## Document text
[START]
BEREA, Ohio -- Cleveland Browns coach Hue Jackson caught a couple news cycles' worth of flak for saying he wanted to watch the tape before naming a starting quarterback in light of Tyrod Taylor's concussion and No. 1 overall pick Baker Mayfield's invigorating debutlast week.
So you can only imagine the response had Jackson strolled to the podium here Monday and said anything other than this is now Mayfield's team, for Sunday's visit to Oakland and beyond.
"Did I feel like I had a choice?" Jackson said, repeating my question near the end of what had to be his most popular media session in two-plus seasons on the job. "I do not think that matters to me. I think today I am giving you guys the choice that was made, whether it was going to be a riot here, as people said, or whatever. It is what it is. This guy is the quarterback, and on we go."
Jackson opened his remarks by saying "opportunities to play quarterback in the National Football League come in a lot of different ways." That's really the best way to explain how a brain trust that had spoken since draft day about letting Mayfield sit and develop the right way behind Taylor in 2018 ended up making an easy choice to celebrate its first win in 635 days by scrapping the plan three weeks into the regular season.
Team officials I spoke with before Monday's announcement gave the impression they were baffled there was even any hype surrounding the big reveal. Because no matter how Jackson (as most coaches would) hedged publicly right after the game, just a couple of hours after Taylor was injured, they saw the same thing everyone else did Thursday night: that Mayfield, in his first regular-season NFL action, looked totally comfortable and confident while completing 17 of 23 passes for 201 yards and rallying the Browns back from a 14-point deficit.
[END]
## Supplied information
[START]
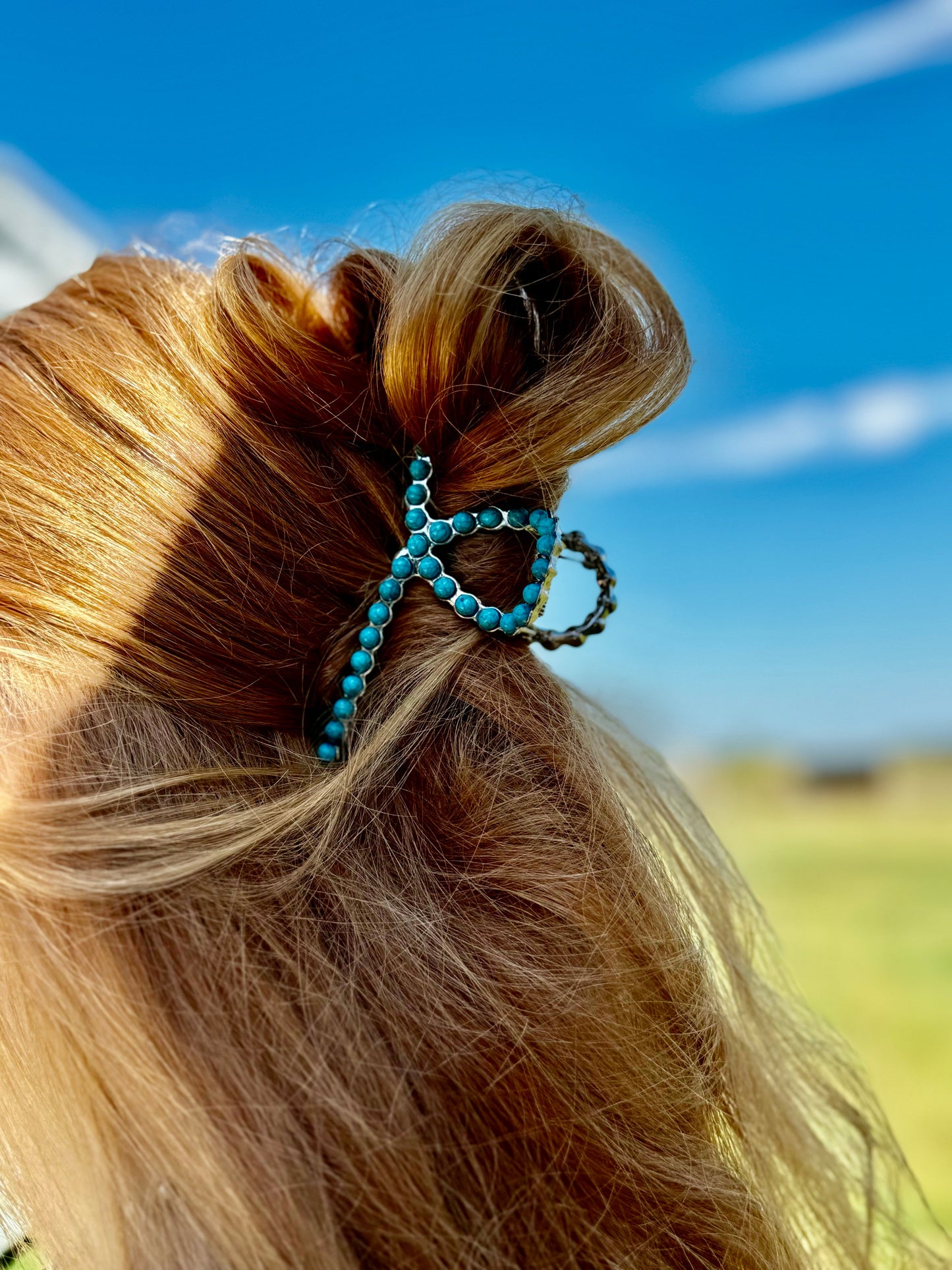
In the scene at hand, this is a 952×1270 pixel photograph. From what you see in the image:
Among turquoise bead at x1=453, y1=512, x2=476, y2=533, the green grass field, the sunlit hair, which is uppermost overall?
[END]
From the article on the Browns' quarterback decision, extract the passage between "Team officials I" and "a 14-point deficit.", inclusive. The material here is unrelated to the article on the Browns' quarterback decision.

Team officials I spoke with before Monday's announcement gave the impression they were baffled there was even any hype surrounding the big reveal. Because no matter how Jackson (as most coaches would) hedged publicly right after the game, just a couple of hours after Taylor was injured, they saw the same thing everyone else did Thursday night: that Mayfield, in his first regular-season NFL action, looked totally comfortable and confident while completing 17 of 23 passes for 201 yards and rallying the Browns back from a 14-point deficit.